Evansville, IN. Wal-Mart Supercenter Making More Dark Stores in town.
East side, west side, and all around the town: Wal-Mart is saturating the community of Evansville, Indiana with store on top of store. According to an
April 26 article in the Courier and Press, citizens on the west side of Evansville are facing a 204,000 s.f. Wal-Mart supercenter, which will close down the 14 year old Wal-Mart discount store, which is "only" 115,000 s.f. The new Wal-Mart supercenter will be neighbors with a Home Depot. Wal-Mart
already has a supercenter on the East Side of Evansville, but needs this new store to "reflect the growth" of its customer base. Wal-Mart told the
newspaper that the building they are closing will be "very marketable", but when asked if they would put a Sam's Club in that space, Wal-Mart
hedged. "I've not heard that," the Wal-Mart spokesman said. "But I never say never." The fact is, Indiana now has 14 "dark stores" left by Wal-Mart,
for a total of 1,029,245 s.f. of dead space. Three of those stores have been on the market since 1999. The existing discount center has about 200 employees, who will be given the chance to transfer to the west side store, and Wal-Mart says they will add another 250 to 300 jobs. But this is a gross figure that does not include the net of other jobs lost in Evansville as area grocery stores close. The net job impacts of a supercenter are often negligible, since 60% to 80% of Wal-Mart sales come from existing cash registers in town. But Wal-Mart says opening up their supercenter with a grocery store will help the other two grocery stores already in close proximity. The Buehler's Buy-Low and a Schnucks Food and Drug will see some benefits Wal-Mart claimed. "People in the community will think there will be some overlapping, and there probably will be," Wal-Mart admitted to the newspaper. "But they (Schnucks and Buehler's) do enough things differently than we do to maintain their customer bases. Some shoppers also like a mix of merchandise and will shop two of them or all three."

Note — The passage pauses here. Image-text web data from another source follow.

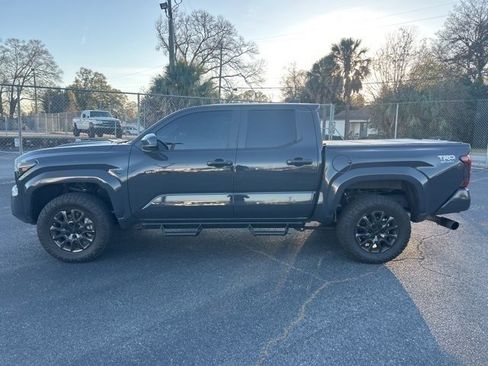 Used 2024 Toyota Tacoma TRD Sport image 2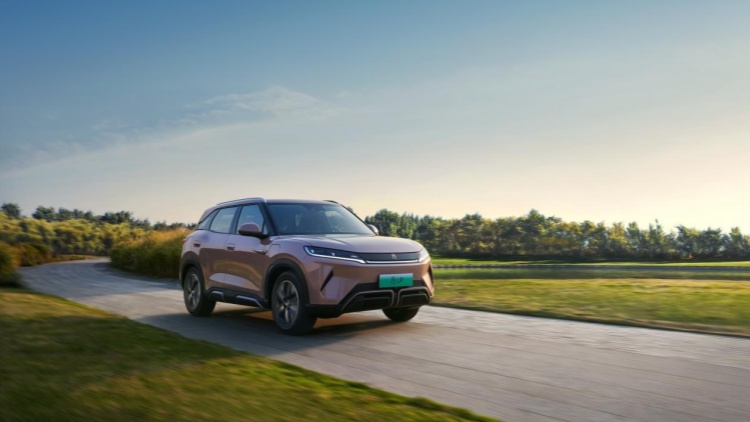 比亞迪：未來海外市場(chǎng)銷售佔(zhàn)比或近一半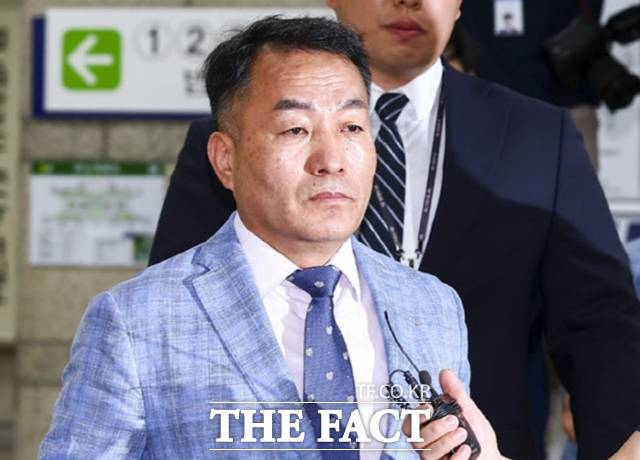 세진 서울중앙지법 영장전담 부장판사는 22일 모해위증 혐의 등을 받는 김계환 전 해병대 사령관의 구속영장을 ~~헸다./뉴시스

What you can do: The reality is that Wal-Mart now controls 20% of the grocery market in America, and is the number one grocer in the nation. They have largely gotten
there by taking grocery sales away from companies like Kroger and Albertson's and the other large players. The idea that food customers "will shop
two of them or all three," is a screen for what is really happening across the country. How long will the Buy-Low or Schnucks last? That's the real
question city officials should be asking in Evansville. What will the city do to fill the growing list of empty retail stores in town?